Exercise prompt
Please print the lines below exactly, leaving out the pictures.

+---+

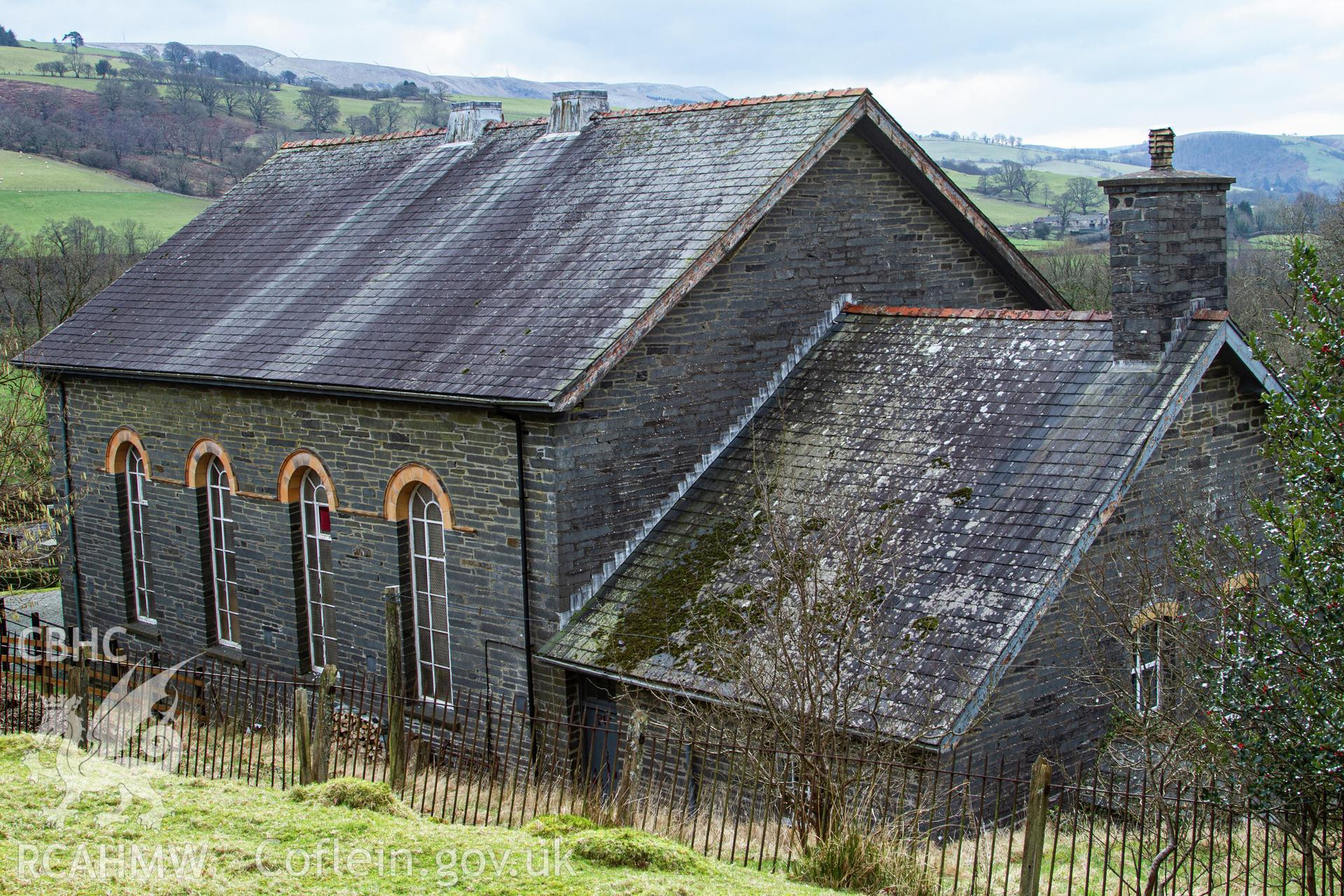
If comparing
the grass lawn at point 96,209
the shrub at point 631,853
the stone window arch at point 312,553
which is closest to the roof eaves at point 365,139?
the stone window arch at point 312,553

+---+

Task answer
If comparing
the grass lawn at point 96,209
the shrub at point 631,853
the stone window arch at point 312,553
which is closest to the roof eaves at point 365,139?
the stone window arch at point 312,553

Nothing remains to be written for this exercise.